Gestern saß ich mit meinen Kindern zusammen. Wir waren essen in einem schönen alternativen Café im Wohnort meiner Tochter. Meine Tochter, Anfang 20, mein Sohn, 17 Jahre und ich. Ich wurde gebeten, den Elternbrief für unseren Newsletter zu schreiben und geriet dann, nach meiner Zusage, ins Grübeln. Was könnte ich denn schreiben? Ich schreibe, was mich als Vater aktuell bewegt. Es ist ja schließlich ein Elternbrief.
Eigentlich finde ich die Stadt, in der meine Tochter lebt, nicht besonders schön. Aber es ist der Kosmos meiner Tochter und dadurch komme ich dieser Stadt etwas näher. Meine Tochter wohnt nun seit über zwei Jahren dort. Zunächst allein, dann in einer WG und nun lebt sie mit ihrem Freund im angesagtesten alternativen Viertel der Stadt. Das erwähne ich mit einem gewissen Stolz, weil ich weiß, dass ihr „das Alternative“ wichtig ist und sie „Alternativ“ im wahrsten Sinne des Wortes versteht. Und ich finde es klasse, dass sie eine eigene Haltung und Überzeugung hat. Das kleine Nest, in dem wir leben, war ihr zu provinziell, zu eng. Sie hat sich auf den Weg, „ihren Weg“, gemacht.
Und mein Sohn … herrjeh! War er doch eben noch „der Kleine“, wird er nun – in ein paar Wochen – volljährig. Unfassbar! Die ersten Runden auf dem Verkehrsübungsplatz haben wir gedreht und die ersten Fahrstunden werden jetzt folgen. Für die nächsten größeren Ferien haben wir bereits eine Tour nach Spanien angedacht, bei der er auch mal ans Steuer kann. Wenn Corona uns keinen Strich durch die Rechnung macht.
In der achten und neunten Klasse litt er an einer gewissen Schulmüdigkeit und wir begannen uns damit abzufinden, dass er das Gymnasium nach der zehnten Klasse verlässt. Dann folgte seine Kehrtwende und nun möchte er doch sein Abi erlangen, um dann „irgendetwas mit Musik“ zu machen. Mal sehen…

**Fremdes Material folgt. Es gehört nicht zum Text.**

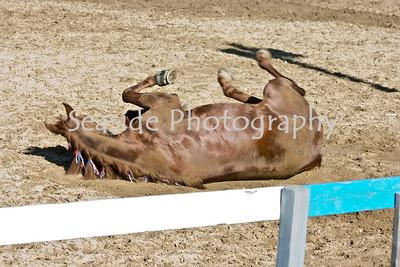 Barnstable County Fair Horse Show/ Fieldcrest Farm, July 19, 2009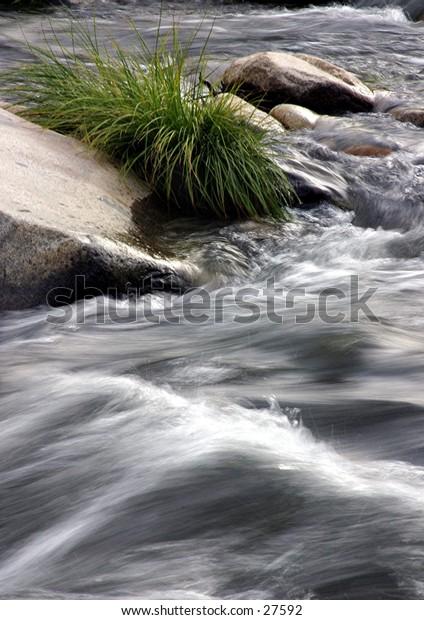 river grass rock
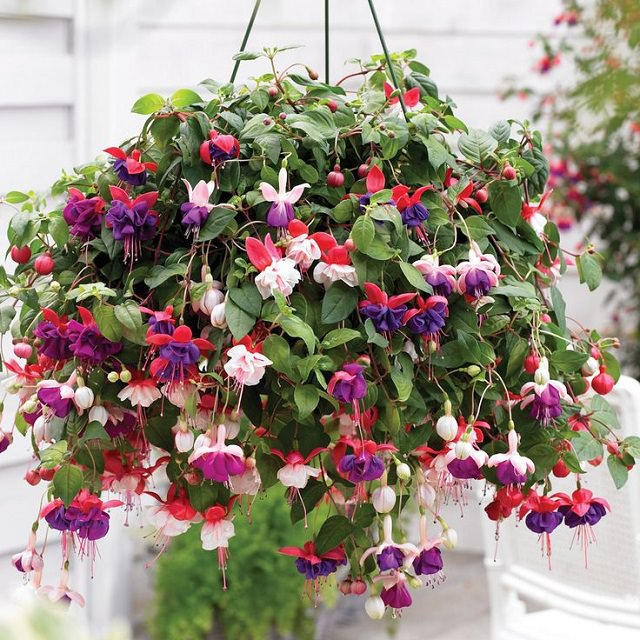 Decorative Indoor Hanging Baskets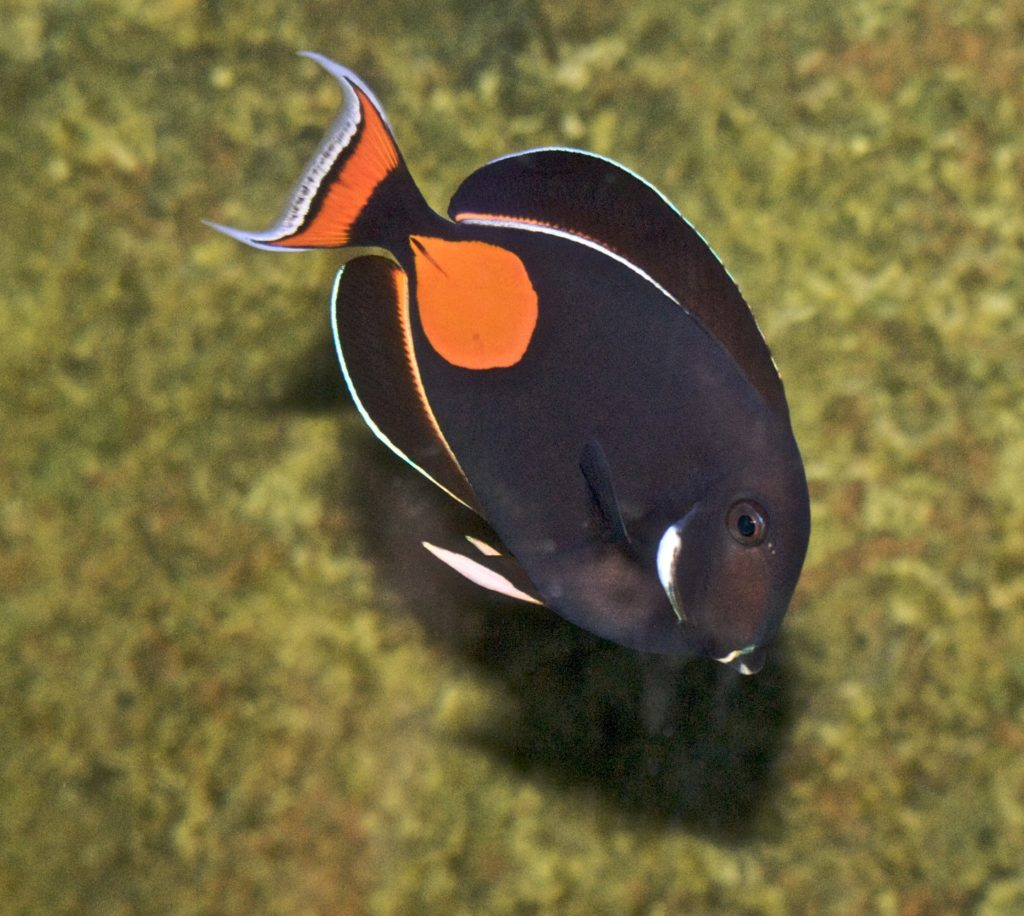 New bag limits are proposed for Hawaii's Achilles Tang in a new Draft Environmental Impact Statement submitted to the state of Hawaii. Image credit: Flickr user Jean / CC BY 2.0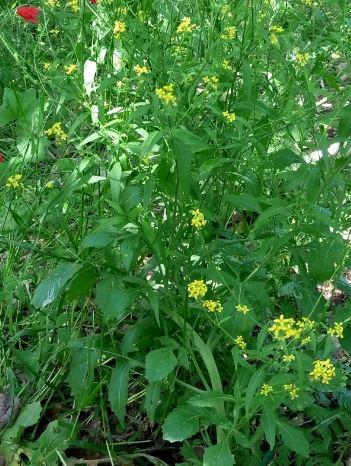 חטוטרן פרט צעיר פרחים ונוף.JPG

Wenn ich kurz darüber nachdenke, würde ich sagen: „Das ging aber alles schnell, die Jahre vergingen wie im Flug!“ Bei längerer Denkpause sehe ich allerdings vieles in meiner Erinnerung und tauche gerne in diese ein. Dann erinnere ich mich an Situationen im Urlaub und im Alltag, die durchaus auch gemein sein konnten. Wir hatten so viele Erlebnisse rund um das „Groß werden“. Oft verbunden mit Freude und Spaß, mal mit Sorgen, Frust und Ärger oder Diskussionen, die mit zunehmenden Alter der Kinder auch politisch wurden. Gehört alles dazu.
In der Rückschau lassen diese Erinnerungen oft ein Schmunzeln, ein Lächeln, manchmal ein lautes Lachen und ab und an die eine oder andere Träne zu. Eine Mischung aus Erleichterung, Freude und der Gewissheit, dass bisher doch alles „ziemlich gut über die Bühne ging“, in Verbindung mit dem Bewusstsein, dass nun tatsächlich „das Alter“ beginnt und dass jetzt das Großeltern werden im Bereich des Wahrscheinlichen liegt.
Das „Loslassen“ der Kinder gibt uns Eltern wieder eine gute Portion Zeit zu zweit, Zeit für Freunde und beispielsweise Zeit für alte und neue Hobbies. Dafür sollte „das Loslassen“ allerdings auch einigermaßen gelingen. Es ist ja keine Überraschung, dass der Zeitpunkt des „Loslassens“ irgendwann da ist. Aber von der Geburt der Kinder bis dahin fließt ja eine Menge Wasser den Rhein hinunter. Wichtig erscheint mir, durch meine persönliche Rückschau, sich zu verdeutlichen, dass es ein Prozess ist, in dem sich die Eltern, die Mutter, der Vater und die Kinder unermüdlich befinden.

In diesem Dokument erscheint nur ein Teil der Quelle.